The BAM pipeline exposes a number options, including the maximum number of threads used, and the maximum number of threads used for individual programs, the location of JAR files, and more. These may be set using the corresponding command-line options (e.g. –max-threads). However, it is also possible to set default values for such options, including on a per-host bases. This is accomplished by executing the following command, in order to generate a configuration file at ~/.paleomix/bam_pipeline.ini:

$ paleomix bam_pipeline run --write-config

The resulting file contains a list of options which can be overwritten:

[Defaults]
max_threads = 16
log_level = warning
jar_root = /home/username/install/jar_root
bwa_max_threads = 1
progress_ui = quiet
temp_root = /tmp/username/bam_pipeline
jre_options =
bowtie2_max_threads = 1
ui_colors = on

Note

Options in the configuration file correspond directly to command-line options for the BAM pipeline, with two significant differences: The leading dashes (–) are removed and any remaining dashes are changed to underscores (_); as an example, the command-line option –max-threads becomes max_threads in the configuration file, as shown above.

These values will be used by the pipeline, unless the corresponding option is also supplied on the command-line. I.e. if “max_threads” is set to 4 in the “bam_pipeline.ini” file, but the pipeline is run using “paleomix bam_pipeline –max-threads 10”, then the max threads value is set to 10.

Note

If no value is given for –max-threads in ini-file or on the command-line, then the maximum number of threads is set to the number of CPUs available for the current host.
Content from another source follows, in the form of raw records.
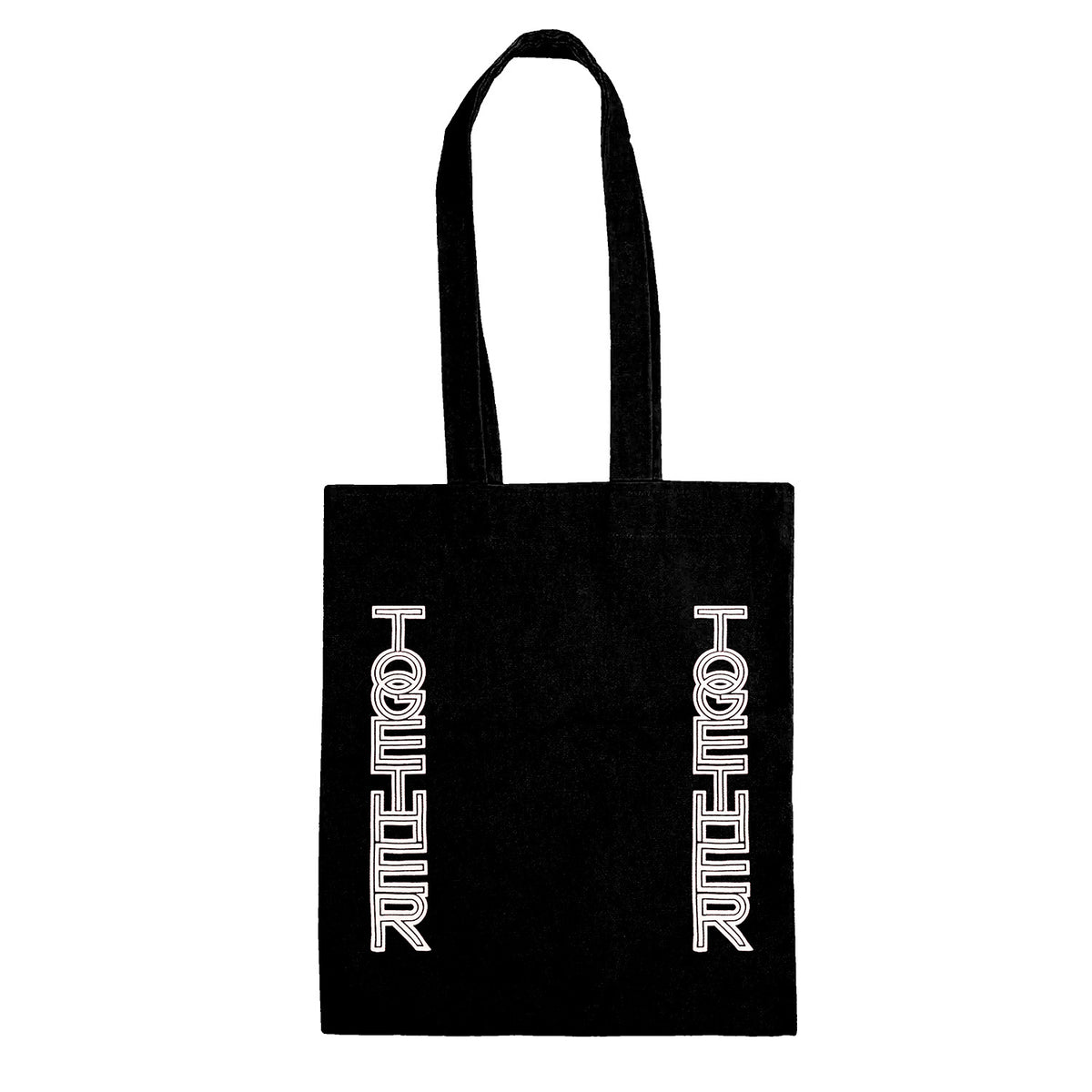 Together Together 12 - Totebag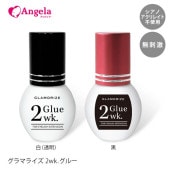 ޥ饤 2wk.롼  ֥롼᡼ز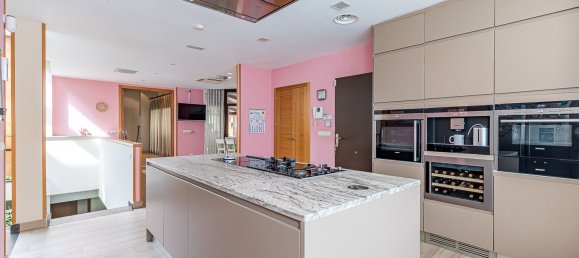 7 chambres Maison à Villaviciosa de Odon, Spain No. 164653 6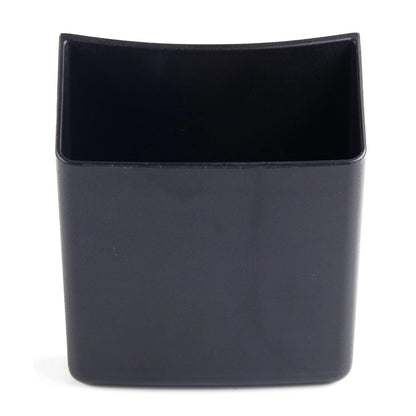 Front Console Armrest Storage Box for Jeep Renegade (2015 - Present)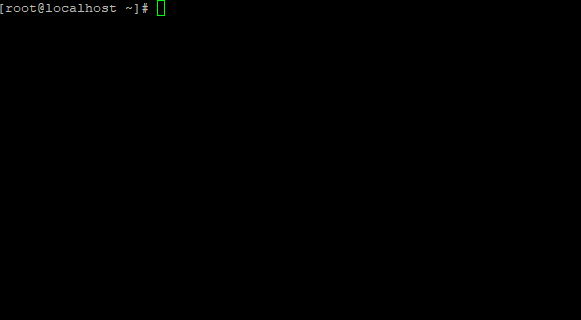 5eb4670dc3443_sk2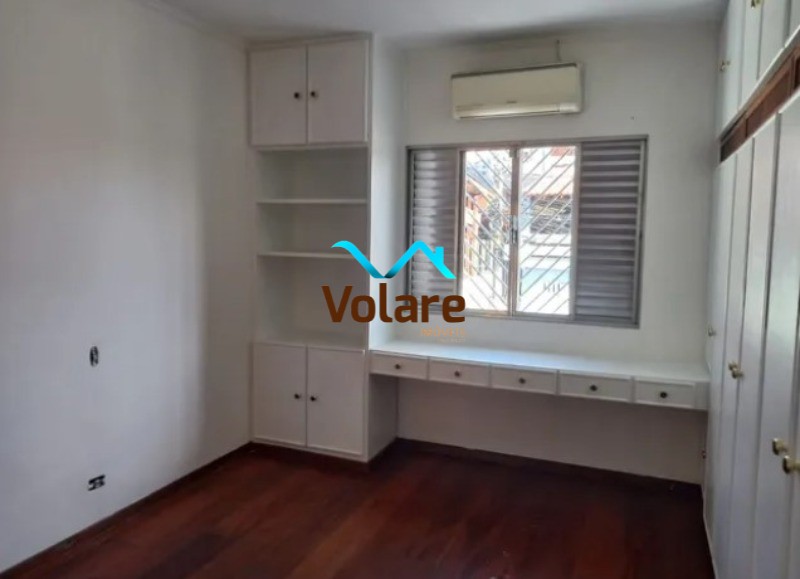 Casa à venda com 2 quartos, 218m² - Foto 9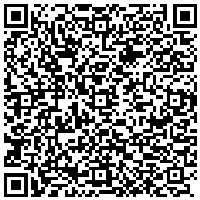 QR Code for bitcoin:bitcoin:bitcoin:bitcoin:bitcoin:bitcoin:bitcoin:bitcoin:bitcoin:bitcoin:bitcoin:bitcoin:bitcoin:bitcoin:bitcoin:bitcoin:bitcoin:bitcoin:bitcoin:3PQXu7bvRk2tAcLoMk1RnRRYeqHCFS7yLb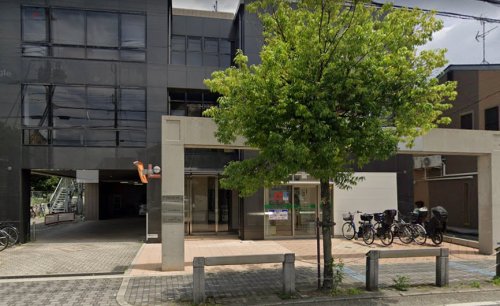 ドラックストア　スギ薬局 在宅調剤センター尼崎店（ドラッグストア）まで922m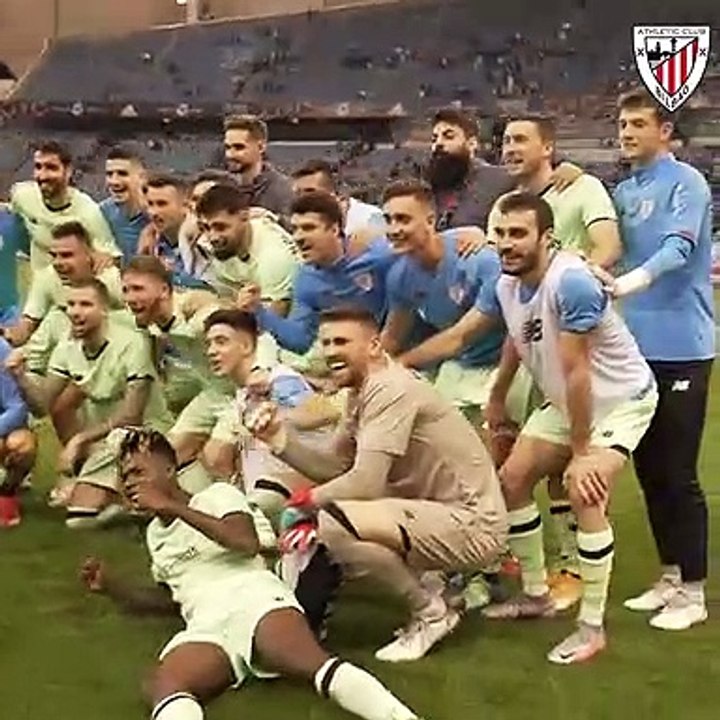 Athletic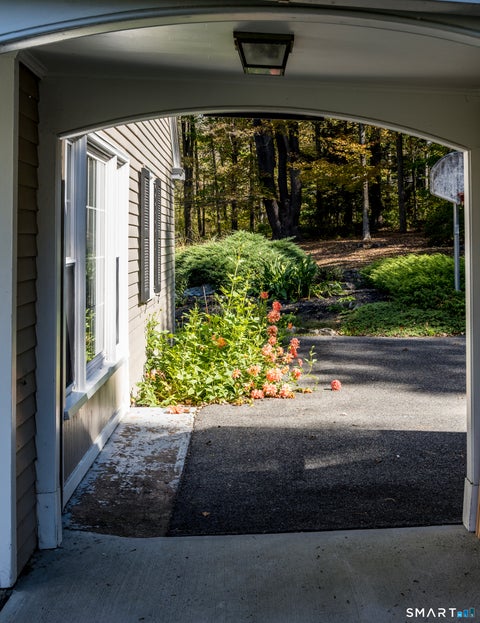 Tiny photo for 124 Old Sherman Hill Road, Woodbury, CT 06798 (MLS # 24215216)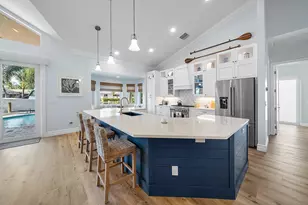 954 Marlin Dr, Jupiter, FL 33458 - Photo 11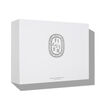Figuier Reed Diffuser, , large, image4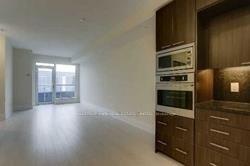 2 Bedrooms Condo at 120 Harrison Garden, Toronto For sale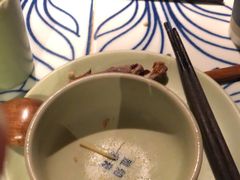 -苏乡兰亭•淮扬菜(兴化吾悦广场店)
It is furthermore possible to set specific options depending on the current host-name. Assuming that the pipeline was run on multiple servers sharing a single home folder, one might set the maximum number of threads on a per-server basis as follows:

[Defaults]
max_threads = 32
[BigServer]
max_threads = 64
[SmallServer]
max_threads = 16

The names used (here “BigServer” and “SmallServer”) should correspond to the hostname, i.e. the value returned by the “hostname” command:

$ hostname
BigServer

Any value set in the section matching the name of the current host will take precedence over the ‘Defaults’ section, but can still be overridden by specifying the same option on the command-line.